▶ Excerpt provided

The time course of the DSE is also readily seen in these curves, as the separation between S+ and S− peck rates grows larger for the dynamic than the static conditions (see the blue filled region in Figure 3). The dynamic and static S− peck rates significantly diverge at 2 s and this DSE continues to grow until approximately 10 s when peck rates seem to stabilize at different terminal values for these conditions. A repeated-measures (RM) ANOVA (Time [500 ms bins] × Presentation Condition) on peck rate confirmed this interaction was present for S− trials, F(39,117) = 13.7, p<.001, η2p = .82. An analogous ANOVA on peck rates for S+ trials indicated that a DSE existed on positive trials, as the dynamic S+ peck rate was consistently higher by the end of the trial than the static S+ peck rate, F(39,117) = 1.84, p = .007, η2p = .38. These differences in peck rates seem to reflect two parts to the pigeons' ongoing discrimination of these videos. S− peck rates during both dynamic and static conditions suppress similarly at the beginning of each presentation, reflecting a quick, early process that likely relies on static cues. At about 2 s, pecking during the dynamic condition further suppresses, suggesting a second, slower phase or process where motion cues begin to exert additional control on behavior, likely delayed by the temporal nature of motion cues to be observed, extracted, and accumulated.

▶ Listed entries
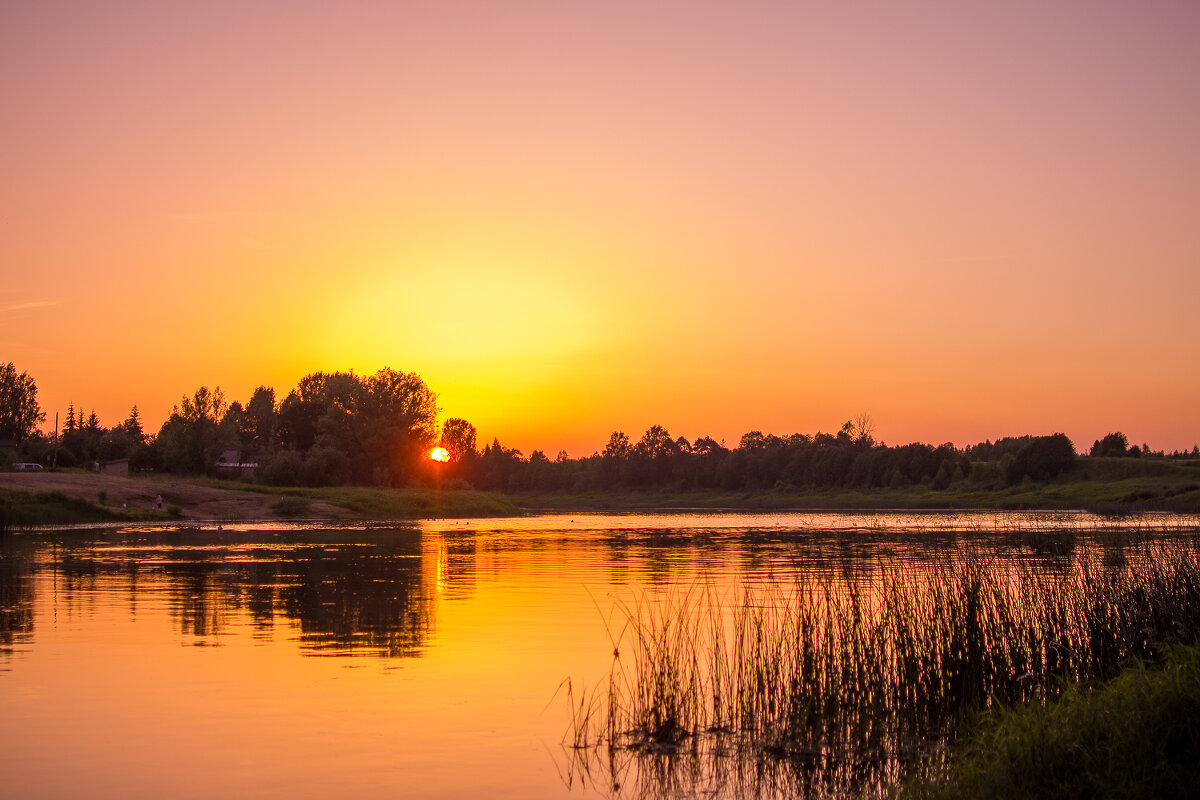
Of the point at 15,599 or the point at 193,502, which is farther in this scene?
* * *
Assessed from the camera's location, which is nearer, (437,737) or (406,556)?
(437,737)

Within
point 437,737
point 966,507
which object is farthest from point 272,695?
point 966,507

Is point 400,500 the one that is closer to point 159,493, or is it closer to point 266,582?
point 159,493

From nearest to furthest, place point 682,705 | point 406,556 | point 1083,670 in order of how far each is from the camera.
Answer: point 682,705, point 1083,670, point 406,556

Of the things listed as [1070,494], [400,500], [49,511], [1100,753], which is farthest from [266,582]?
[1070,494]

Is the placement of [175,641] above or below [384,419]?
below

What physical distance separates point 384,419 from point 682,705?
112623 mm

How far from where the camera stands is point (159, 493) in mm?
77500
...
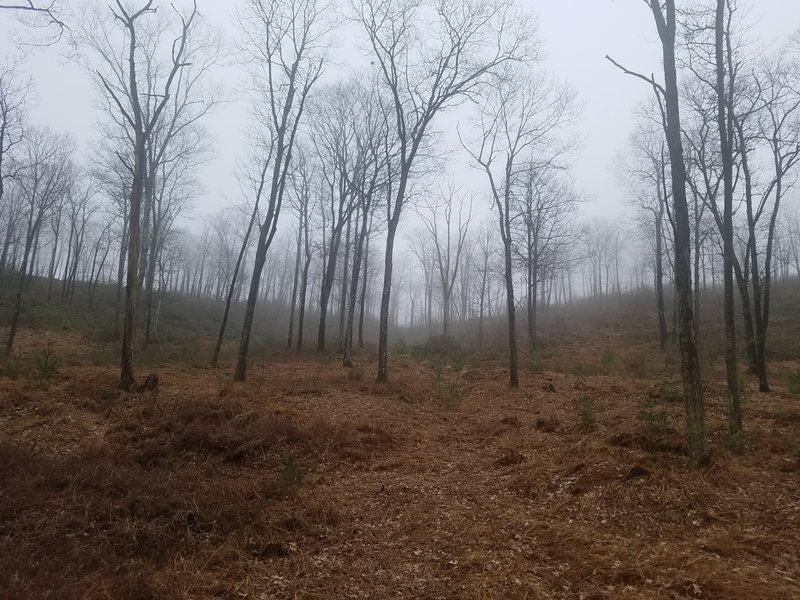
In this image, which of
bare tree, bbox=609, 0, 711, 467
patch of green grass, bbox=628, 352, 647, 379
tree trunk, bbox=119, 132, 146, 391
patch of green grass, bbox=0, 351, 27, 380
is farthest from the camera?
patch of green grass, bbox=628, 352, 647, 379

▶ Aim 1
Extract the full excerpt on pigeon peck rates, reproducing it word for word.
▶ Aim 2
Count the lines of the records that contain the string "below", matching case, and reply with the number alone.
The excerpt on pigeon peck rates and the records are unrelated to each other.

▶ Task answer 1
The time course of the DSE is also readily seen in these curves, as the separation between S+ and S− peck rates grows larger for the dynamic than the static conditions (see the blue filled region in Figure 3). The dynamic and static S− peck rates significantly diverge at 2 s and this DSE continues to grow until approximately 10 s when peck rates seem to stabilize at different terminal values for these conditions. A repeated-measures (RM) ANOVA (Time [500 ms bins] × Presentation Condition) on peck rate confirmed this interaction was present for S− trials, F(39,117) = 13.7, p<.001, η2p = .82. An analogous ANOVA on peck rates for S+ trials indicated that a DSE existed on positive trials, as the dynamic S+ peck rate was consistently higher by the end of the trial than the static S+ peck rate, F(39,117) = 1.84, p = .007, η2p = .38. These differences in peck rates seem to reflect two parts to the pigeons' ongoing discrimination of these videos. S− peck rates during both dynamic and static conditions suppress similarly at the beginning of each presentation, reflecting a quick, early process that likely relies on static cues. At about 2 s, pecking during the dynamic condition further suppresses, suggesting a second, slower phase or process where motion cues begin to exert additional control on behavior, likely delayed by the temporal nature of motion cues to be observed, extracted, and accumulated.

▶ Task answer 2
2